Housebound, Gerard Johnstone
Another comedy horror from New Zealand about a woman sentenced to house arrest in her childhood home which might also be haunted. I rarely have so much fun watching a movie as I did with this confidently directed, brilliantly acted flick that hits a home run both on the comedy and the horror front. Go Kiwi filmmakers!
Boyhood, Richard Linklater
The sheer novelty of the idea of shooting a film over a period of 11 years with the same actors is enough to make you wanna see it, but it’s also a really good coming-of-age movie that at its core tries to explore the role of parents as behavioral models for their children, and how childhood experiences inform later decisions in life. An interesting experiment that offers a different perspective on growing up.
The Double – Richard Ayoade’s debut as director is a quirky, intruiguing take on the apparently very popular issue of doppelgängers.
Cold In July – In making this his comeback movie, Don Johnson chose very wisely, and delivered a very good performance. Ditto for Sam Shepard and Michael C. Hall (of Six Feet Under and Dexter fame), with the latter showcasing an amazing array of emotions. A many-layered, emotional film with enough surprising turns to keep you glued to the screen.
Nebraska – A sombre, heart-wrenching look at old age and family bonds, in turns funny, tragic, and warm. Amazing performance by Bruce Dern.
Locke – For a movie that takes places entirely inside a car, and relies solely on the delivery of a single actor – a very good Tom Hardy – I didn’t find it boring at all. Life-altering conversations are conducted over the phone, and the story unfolds within an hour’s drive on English motorways. For me, it worked.
Tim’s Vermeer – a bit of a slow burner for nerdy types, this documentary casts a different light on the life and works of Dutch painter Jan Vermeer, specifically on theories as to how he created some of his most famous paintings. The light is (literally) shed by American entrepreneur and inventor Tim Jenison through his daring experiment of recreating/duplicating Vermeer’s painting techniques.
To Be Takei – this is a feel-good documentary about overcoming difficult odds, and finding love (in a hopeless place).

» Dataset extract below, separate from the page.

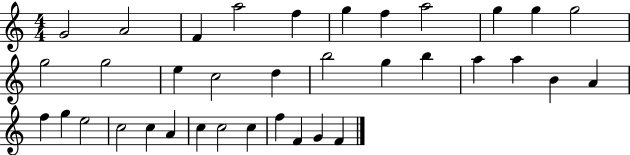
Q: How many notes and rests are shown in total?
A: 36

And of course, it’s about George Takei, so what’s not to like?
The Clouds of Sils Maria – Awesome performances by Juliette Binoche and Kristen Stewart (the girl knows how to pick her roles), and an interesting story unfolding against a backdrop of stunning Alpine scenery. For a literary-minded girl like me, this was a very rewarding movie on several levels.

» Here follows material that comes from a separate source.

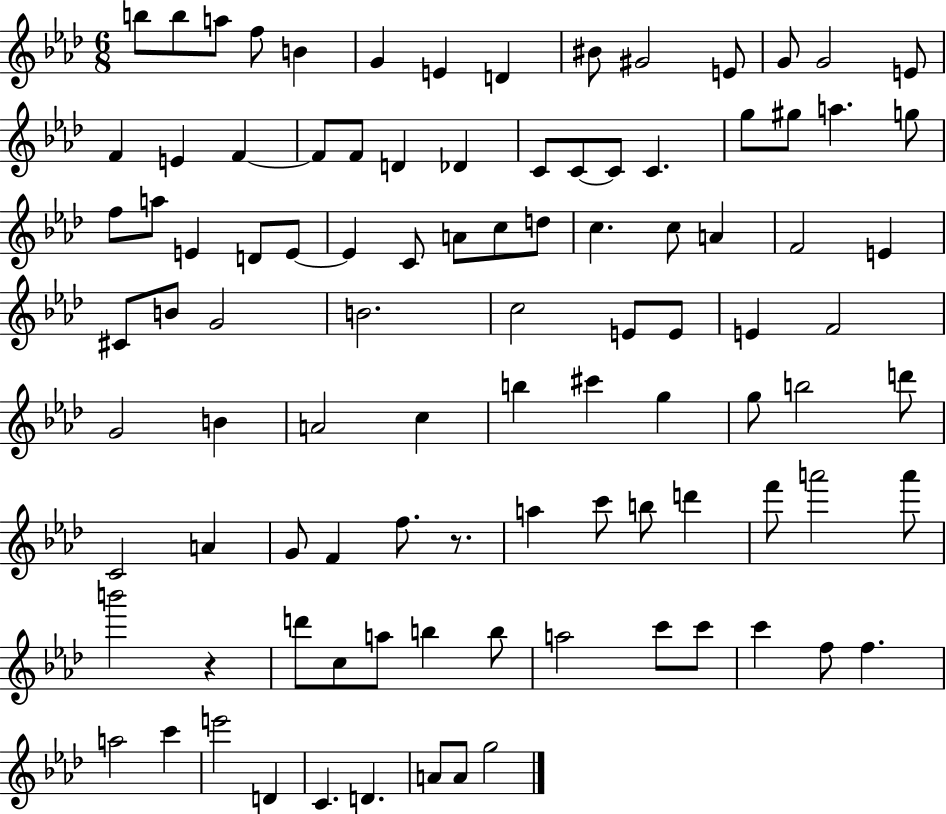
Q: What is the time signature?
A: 6/8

Nightcrawler – like I said, this was a good year to be Jake Gyllenhaal.
Begin Again – after the wonderful, deeply moving Once, John Carney’s latest effort is grievously disappointing in trying to badly replicate the success story that was Once. Boring, unengaging, predictable, no chemistry between lead characters, third-rate musical score (in a film about making music). Truly appalling.

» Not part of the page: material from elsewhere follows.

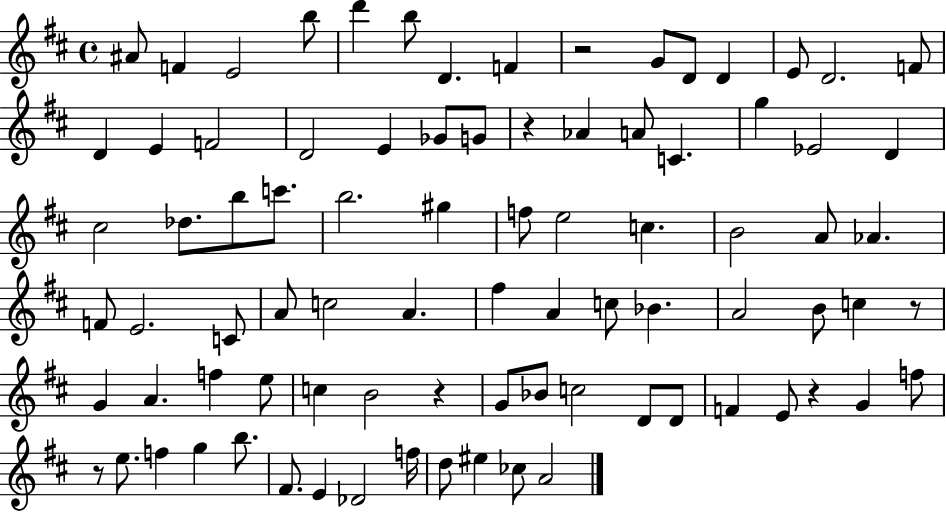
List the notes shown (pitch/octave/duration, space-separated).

A#4/e F4/q E4/h B5/e D6/q B5/e D4/q. F4/q R/h G4/e D4/e D4/q E4/e D4/h. F4/e D4/q E4/q F4/h D4/h E4/q Gb4/e G4/e R/q Ab4/q A4/e C4/q. G5/q Eb4/h D4/q C#5/h Db5/e. B5/e C6/e. B5/h. G#5/q F5/e E5/h C5/q. B4/h A4/e Ab4/q. F4/e E4/h. C4/e A4/e C5/h A4/q. F#5/q A4/q C5/e Bb4/q. A4/h B4/e C5/q R/e G4/q A4/q. F5/q E5/e C5/q B4/h R/q G4/e Bb4/e C5/h D4/e D4/e F4/q E4/e R/q G4/q F5/e R/e E5/e. F5/q G5/q B5/e. F#4/e. E4/q Db4/h F5/s D5/e EIS5/q CES5/e A4/h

Noah – One really comes to expect something different and out of the ordinary, if not always brilliant, from Darren Aronofsky. That the same person directed Requiem For A Dream, Black Swan, and this Easter-time atrocity really requires a willing suspension of disbelief. There can be no excuse for bad CGI in 2014, and yet both I, Frankenstein (one of this year’s worst movies, maybe also of all time) and Noah effectively dismiss that notion in one fell swoop. It pains me to even have to mention these two in the same sentence, but at least the former has a third-rate director, cast, and budget to account for its awfulness. What is Aronofsky’s excuse again?
What were some of the movies you enjoyed watching this year?